[Start Exercise material]

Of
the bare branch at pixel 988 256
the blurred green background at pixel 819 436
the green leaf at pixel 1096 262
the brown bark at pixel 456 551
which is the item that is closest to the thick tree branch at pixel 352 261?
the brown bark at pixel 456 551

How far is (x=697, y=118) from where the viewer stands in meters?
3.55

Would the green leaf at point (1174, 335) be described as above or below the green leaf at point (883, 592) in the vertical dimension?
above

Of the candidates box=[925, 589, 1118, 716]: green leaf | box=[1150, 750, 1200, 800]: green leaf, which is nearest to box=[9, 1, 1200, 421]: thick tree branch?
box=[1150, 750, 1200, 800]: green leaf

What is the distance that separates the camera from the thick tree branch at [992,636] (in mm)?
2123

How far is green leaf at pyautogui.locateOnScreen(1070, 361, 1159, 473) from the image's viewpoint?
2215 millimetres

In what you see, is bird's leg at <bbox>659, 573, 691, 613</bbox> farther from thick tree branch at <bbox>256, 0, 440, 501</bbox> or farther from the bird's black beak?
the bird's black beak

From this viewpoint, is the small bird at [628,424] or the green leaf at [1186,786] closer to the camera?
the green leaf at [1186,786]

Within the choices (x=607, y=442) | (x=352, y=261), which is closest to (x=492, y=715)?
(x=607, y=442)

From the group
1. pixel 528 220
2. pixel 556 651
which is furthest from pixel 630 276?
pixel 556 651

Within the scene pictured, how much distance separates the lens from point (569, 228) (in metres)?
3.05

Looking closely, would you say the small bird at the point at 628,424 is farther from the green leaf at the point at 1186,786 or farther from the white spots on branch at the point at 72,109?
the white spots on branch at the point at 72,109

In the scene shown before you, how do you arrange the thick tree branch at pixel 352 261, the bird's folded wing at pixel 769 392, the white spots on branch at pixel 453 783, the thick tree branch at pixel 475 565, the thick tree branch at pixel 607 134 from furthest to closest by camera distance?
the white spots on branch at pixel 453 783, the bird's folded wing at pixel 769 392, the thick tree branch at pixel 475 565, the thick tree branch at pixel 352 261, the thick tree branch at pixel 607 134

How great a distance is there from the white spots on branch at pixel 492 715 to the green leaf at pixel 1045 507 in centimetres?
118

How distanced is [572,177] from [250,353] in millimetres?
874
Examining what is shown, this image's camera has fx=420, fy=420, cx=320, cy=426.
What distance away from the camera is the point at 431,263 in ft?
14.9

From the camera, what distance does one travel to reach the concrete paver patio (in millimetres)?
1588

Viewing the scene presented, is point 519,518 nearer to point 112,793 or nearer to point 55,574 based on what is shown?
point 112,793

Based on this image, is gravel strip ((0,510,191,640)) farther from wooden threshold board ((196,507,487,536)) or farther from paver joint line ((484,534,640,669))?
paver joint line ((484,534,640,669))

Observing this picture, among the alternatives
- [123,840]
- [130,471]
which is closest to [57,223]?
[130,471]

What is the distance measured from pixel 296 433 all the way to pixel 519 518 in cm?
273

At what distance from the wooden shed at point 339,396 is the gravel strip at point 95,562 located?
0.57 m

[End Exercise material]

To do — Retype all of the material, keeping each line exact.

Completed task —
Of
the bare branch at pixel 988 256
the blurred green background at pixel 819 436
the green leaf at pixel 1096 262
the brown bark at pixel 456 551
which is the item that is closest to the thick tree branch at pixel 352 261?
the brown bark at pixel 456 551

How far is (x=697, y=118) from where the viewer stands in meters?
3.55

Would the green leaf at point (1174, 335) be described as above or below the green leaf at point (883, 592) in the vertical dimension?
above

Of the candidates box=[925, 589, 1118, 716]: green leaf | box=[1150, 750, 1200, 800]: green leaf, which is nearest to box=[9, 1, 1200, 421]: thick tree branch?
box=[1150, 750, 1200, 800]: green leaf

What is the distance that separates the camera from the thick tree branch at [992,636] (in mm)?
2123

How far is green leaf at pyautogui.locateOnScreen(1070, 361, 1159, 473) from the image's viewpoint?
2215 millimetres

In what you see, is bird's leg at <bbox>659, 573, 691, 613</bbox> farther from thick tree branch at <bbox>256, 0, 440, 501</bbox> or farther from the bird's black beak?
the bird's black beak

From this viewpoint, is the small bird at [628,424] or the green leaf at [1186,786] closer to the camera?
the green leaf at [1186,786]

Within the choices (x=607, y=442) | (x=352, y=261), which is closest to (x=492, y=715)?
(x=607, y=442)

From the group
1. pixel 528 220
2. pixel 556 651
which is furthest from pixel 630 276?
pixel 556 651

Within the scene pictured, how much distance separates the lens from point (569, 228) (in metres)?
3.05

Looking closely, would you say the small bird at the point at 628,424 is farther from the green leaf at the point at 1186,786 or farther from the white spots on branch at the point at 72,109?
the white spots on branch at the point at 72,109

In the scene shown before you, how do you arrange the thick tree branch at pixel 352 261, the bird's folded wing at pixel 769 392, the white spots on branch at pixel 453 783, the thick tree branch at pixel 475 565, the thick tree branch at pixel 607 134 from furthest to closest by camera distance?
the white spots on branch at pixel 453 783, the bird's folded wing at pixel 769 392, the thick tree branch at pixel 475 565, the thick tree branch at pixel 352 261, the thick tree branch at pixel 607 134

How great a distance is there from the white spots on branch at pixel 492 715 to the green leaf at pixel 1045 507 in centimetres?
118

How distanced is [572,177] from [250,353] in millimetres?
874
Examining what is shown, this image's camera has fx=420, fy=420, cx=320, cy=426.
What distance away from the camera is the point at 431,263 in ft?
14.9

From the camera, what distance does one travel to reach the concrete paver patio (in millimetres)?
1588

Viewing the scene presented, is point 519,518 nearer to point 112,793 or nearer to point 55,574 based on what is shown?
point 112,793

Based on this image, is gravel strip ((0,510,191,640)) farther from wooden threshold board ((196,507,487,536)) or farther from paver joint line ((484,534,640,669))?
paver joint line ((484,534,640,669))

Observing this picture, among the alternatives
- [123,840]
- [130,471]
which is closest to [57,223]?
[130,471]

What is the distance measured from pixel 296 433 all the way to pixel 519 518 in cm?
273

At what distance from the wooden shed at point 339,396 is the gravel strip at point 95,562 located?
0.57 m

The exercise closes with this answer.